Is $\{(x,y) \in \Bbb{R}^2 : x^2 -y^2 =0\}$ a subspace of $\mathbb{R^2}$?

Question

Prove or Disprove : $\{(x,y) \in \Bbb{R}^2: x^2 -y^2 =0\}$ is a subspace of $\mathbb{R^2}$

My attempts : $ x^2-y^2 = (x-y)(x+y)=0$

$(x-y)=0$ or $(x+y) =0$

I thinks it is a subspaces because $(x- y) = 0 $

Any hints ...

Answer 1

Since $x^2-y^2=(x-y)(x+y)=0$, then that subspace contains $(1,-1)$ and $(1,1)$, then it should contains any linear combinations of them, that it should coincides with the entire space $\Bbb R^2$. But $(1,0)$, for instance, does not belong to that subspace since $1^2-0^2\neq 0$. Then it is not a subspace of $\Bbb R^2$.

Answer 2

The definition of "subspace"doesn't in any way reference the equations used to define the space, so "because $(x-y) = 0$" doesn't really mean anything.

There is a short list of requirements that you need to check:

• Is the zero vector there?
• If you have a vector in your subset, is any scaling of that vector in that set?
• If you have two vectors in your subset, is their sum also in that set?

Those are the things you need to check. And to make checking that easier, you should look at what elements are actually in your set: it's all vectors in $\Bbb R^2$ which are either of the form $(a, a)$ or of the form $(a, -a)$.
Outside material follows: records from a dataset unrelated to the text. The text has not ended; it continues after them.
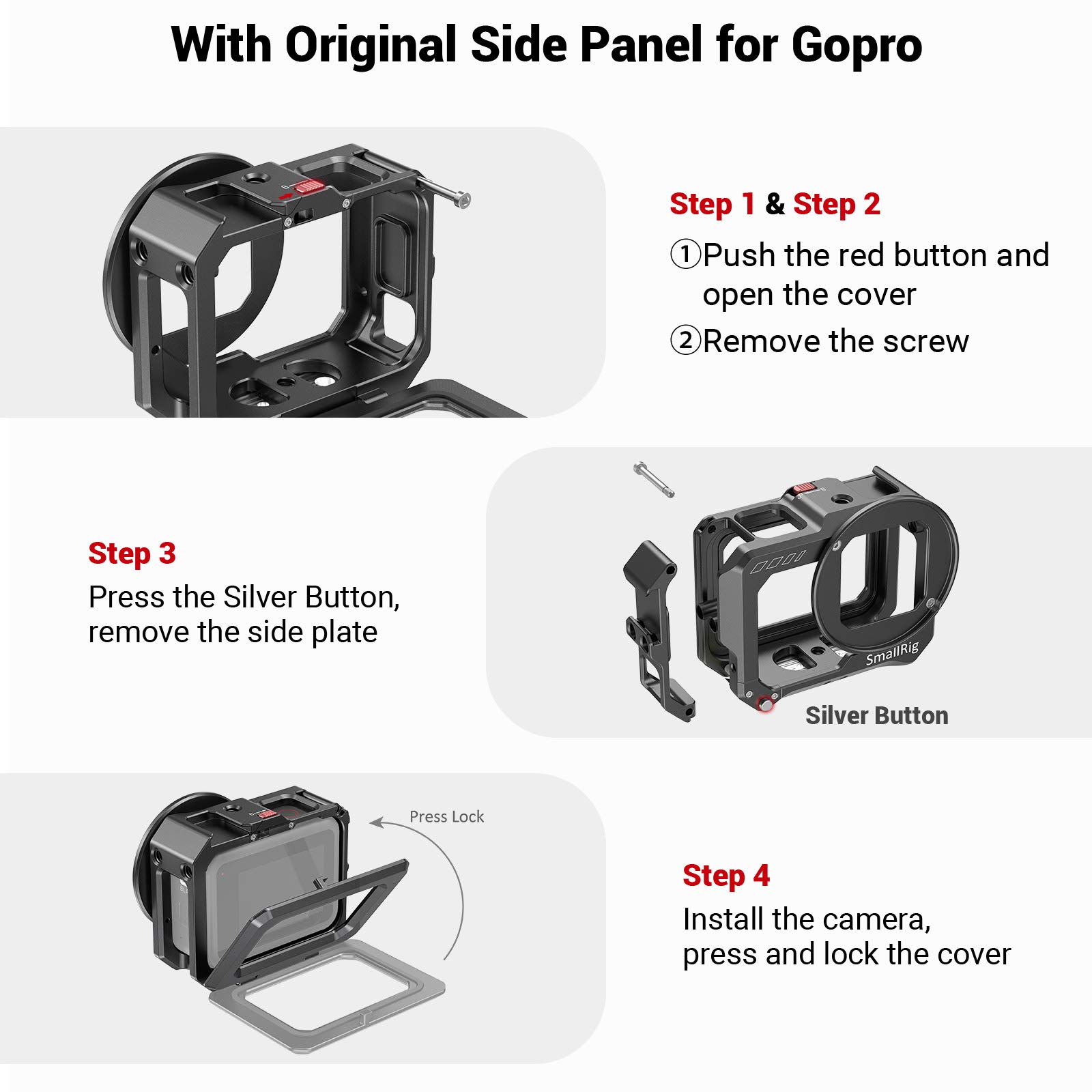 smallrig-cvg2678-vlogging-aluminium-cage-k-fig-mit-mikrofonadapterhalter-f-r-gop image 7
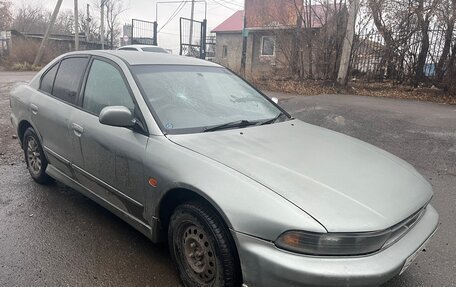 Mitsubishi Galant VIII, 1998 год, 190 000 рублей, 2 фотография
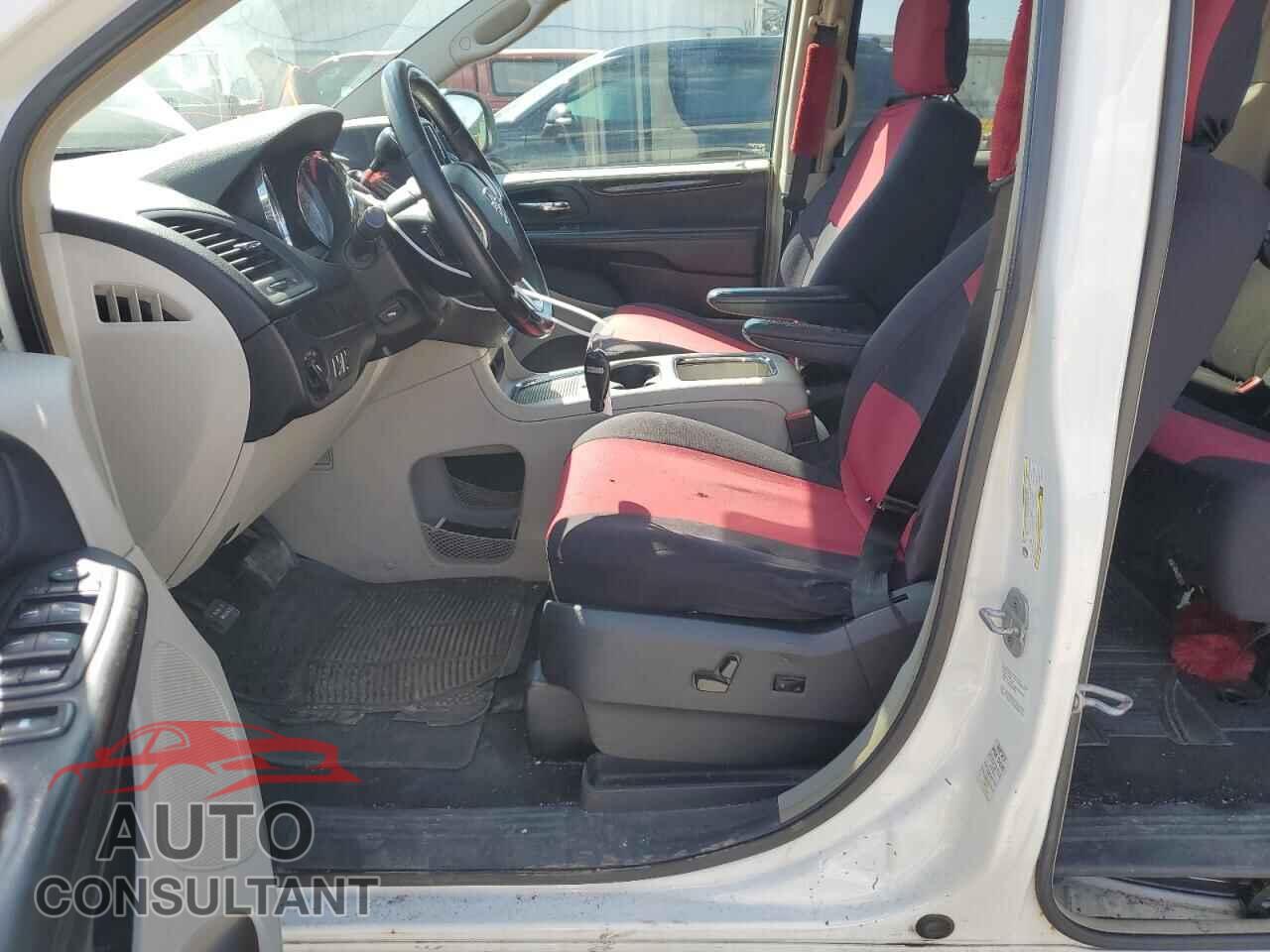 DODGE CARAVAN 2011 - 2D4RN5DG4BR620830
• Is $(0, 0)$ on one of the two forms mentioned above?
• If we have a vector $v$ on one of the two forms mentioned above, is $rv$ of one of the two forms, no matter which real number $r$ is?
• If $u$ and $v$ are both vectors on one of the two forms mentioned above (no matter which form either of them has), is $u+v$ also of such a form?